Looks like they're both giving a death stare.I wouldn't let them play tug with a food item.It can turn nasty in the blink of an eye.If you're getting an uneasy feeling about how they play,go with your gut and break it up calmly and give them something else to do.


----------



## kwath20 (May 18, 2016)

That is the feeling I am getting. Thank you!


----------



## kwath20 (May 18, 2016)

*Chip:*

(I can't send PM's yet )Hi, thanks for replying! I definitely understand the zero margin for error. We crate him whenever no one is in the house so he isn't left alone with our small dogs. This all just started two days ago so any advice I can get is helpful. I got him at 8 months, so he has a whole other set of issues I won't even get started on. I have a part time trainer now, a retired park ranger on the k9 team. He has helped us tremendously, I mean really turned my guy around from when I first got him. I've talked to probably every other trainer in maryland trying to get him into a strict obedience program, and it seems like no one wants to take him on because he is an older pup with issues. So I am feeling a little left on my own with him. The dog training/GSD ring is a tough community to break into apparently : (. But thank you for your advice, I don't get easily offended by what people say when I ask for help! : )


----------



## dogma13 (Mar 8, 2014)

I'm so sorry you're having issues!It's great you at least have your ranger friend to help though.Very best of luck to you!


----------



## kwath20 (May 18, 2016)

Thank you, and thanks for your side note!


----------



## voodoolamb (Jun 21, 2015)

Just remember that a normal scuffle between these two can easily end up with the pom getting killed just due to the sheer size difference. 

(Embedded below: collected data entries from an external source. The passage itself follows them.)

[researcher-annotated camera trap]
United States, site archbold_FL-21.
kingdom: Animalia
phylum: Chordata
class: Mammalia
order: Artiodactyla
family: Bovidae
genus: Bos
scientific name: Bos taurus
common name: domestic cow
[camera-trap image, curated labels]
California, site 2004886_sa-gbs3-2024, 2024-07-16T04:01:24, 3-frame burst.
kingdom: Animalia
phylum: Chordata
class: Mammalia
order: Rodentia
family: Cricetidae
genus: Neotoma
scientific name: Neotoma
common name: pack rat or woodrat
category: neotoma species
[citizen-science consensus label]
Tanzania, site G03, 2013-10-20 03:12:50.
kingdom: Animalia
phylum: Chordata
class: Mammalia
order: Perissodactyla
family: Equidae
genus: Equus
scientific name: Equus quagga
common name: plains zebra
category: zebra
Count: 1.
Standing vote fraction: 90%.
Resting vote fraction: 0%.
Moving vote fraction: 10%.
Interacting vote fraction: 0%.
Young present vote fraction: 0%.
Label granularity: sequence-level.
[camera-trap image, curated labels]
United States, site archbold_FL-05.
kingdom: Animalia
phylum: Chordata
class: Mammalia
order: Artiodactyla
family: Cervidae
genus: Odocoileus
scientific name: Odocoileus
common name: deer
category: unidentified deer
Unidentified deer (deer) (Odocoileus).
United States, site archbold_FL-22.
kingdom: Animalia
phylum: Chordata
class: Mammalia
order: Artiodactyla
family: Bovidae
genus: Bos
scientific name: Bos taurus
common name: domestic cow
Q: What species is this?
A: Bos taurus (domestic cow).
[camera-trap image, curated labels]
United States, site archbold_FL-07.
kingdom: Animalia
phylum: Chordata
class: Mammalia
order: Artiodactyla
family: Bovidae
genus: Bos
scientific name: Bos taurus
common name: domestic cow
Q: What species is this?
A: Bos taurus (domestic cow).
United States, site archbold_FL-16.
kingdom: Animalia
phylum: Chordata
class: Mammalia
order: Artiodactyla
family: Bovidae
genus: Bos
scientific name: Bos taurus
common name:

I would go a step further then just not allowing them to not play tug with the bone. I'd say no resources out while they are out together period. 

No bones. No treats. Not favorite toys. No nothing.


----------



## Chip18 (Jan 11, 2014)

kwath20 said:


> (I can't send PM's yet )Hi, thanks for replying! I definitely understand the zero margin for error. We crate him whenever no one is in the house so he isn't left alone with our small dogs. This all just started two days ago so any advice I can get is helpful. I got him at 8 months, so he has a whole other set of issues I won't even get started on. I have a part time trainer now, a retired park ranger on the k9 team. He has helped us tremendously, I mean really turned my guy around from when I first got him. I've talked to probably every other trainer in maryland trying to get him into a strict obedience program, and it seems like no one wants to take him on because he is an older pup with issues. So I am feeling a little left on my own with him. The dog training/GSD ring is a tough community to break into apparently : (. But thank you for your advice, I don't get easily offended by what people say when I ask for help! : )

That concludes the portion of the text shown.